Sin lugar a dudas de este deseo profundo, que también esconde algo de enigmático, no se puede llegar directamente a la fe. El hombre, en definitiva, sabe bien lo que no le sacia, pero no puede adivinar o definir lo que le haría experimentar aquella felicidad que lleva en el corazón la nostalgia. No se puede conocer a Dios sólo por la voluntad del hombre. Desde este punto de vista sigue el misterio: el hombre es buscador del Absoluto, un buscador que da pequeños pasos de incertidumbre. Y, sin embargo, ya la experiencia misma del deseo, del "corazón inquieto", como le llama San Agustín, es muy significativa.
Ésta nos dice que el hombre es, en el fondo, un ser religioso (cf.

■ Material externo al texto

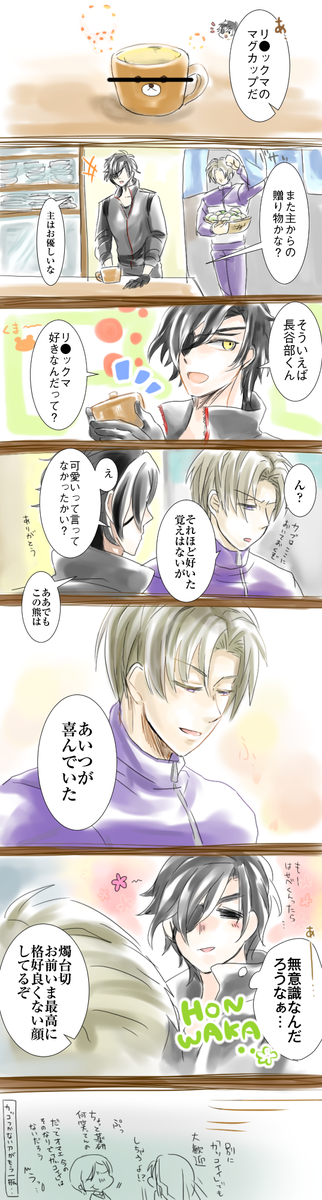 @kazano373 おわり! 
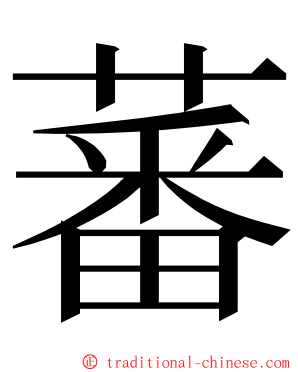 蕃 ming font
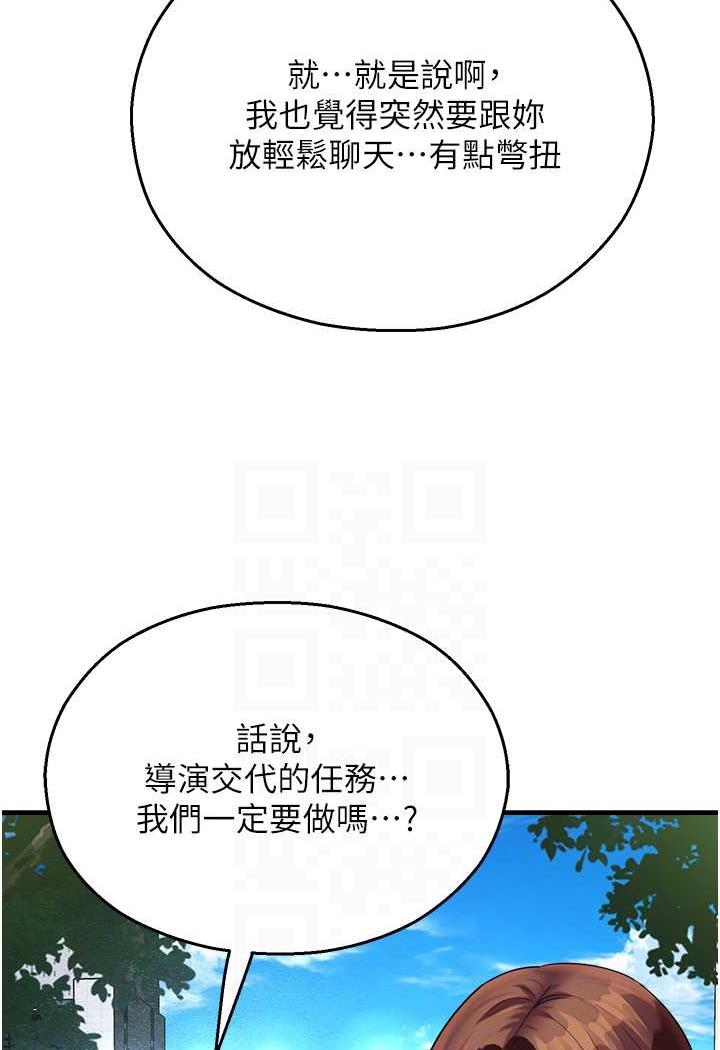 [韩国漫画] 命运湿乐园 剧情,OL#[139P]-62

Catecismo de la Iglesia Católica, 28), un "mendigo de Dios". Podemos decir con las palabras de Pascal: "El hombre supera infinitamente al hombre" (Pensamientos, ed Chevalier 438, ed Brunschvicg 434.). Los ojos reconocen los objetos cuando son iluminados por la luz. De ahí el deseo de conocer la misma luz que hace brillar las cosas del mundo y que, con ellas, enciende el sentido de la belleza.
En consecuencia, debemos creer que es posible también en nuestra época, aparentemente refractaria a la dimensión trascendente, abrir un camino hacia el auténtico sentido religioso de la vida, que muestra cómo el don de la fe no es absurdo, no es irracional. Sería muy útil para este fin, promover una especie de pedagogía del deseo, tanto para el camino de aquellos que aún no creen, como para aquellos que ya han recibido el don de la fe. Una pedagogía que comprende al menos dos aspectos.
En primer lugar, aprender a volver a aprender el gusto de las auténticas alegrías de la vida. No todas las satisfacciones producen en nosotros el mismo efecto: algunas dejan una huella positiva, son capaces de pacificar el ánimo, nos hacen más activos y generosos. Otras, en cambio, después de la luz inicial, parecen decepcionar las expectativas que habían despertado y dejan a veces detrás de sí amargura, insatisfacción o una sensación de vacío. Educar a saborear las alegrías verdaderas desde temprana edad, en todos los ámbitos de la vida –la familia, la amistad, la solidaridad con los que sufren, renunciar al propio yo para servir a los demás, el amor por el conocimiento, por el arte, por la belleza de la naturaleza–, todo esto significa ejercer el gusto interior y producir anticuerpos efectivos contra la banalización y el aplanamiento predominante hoy.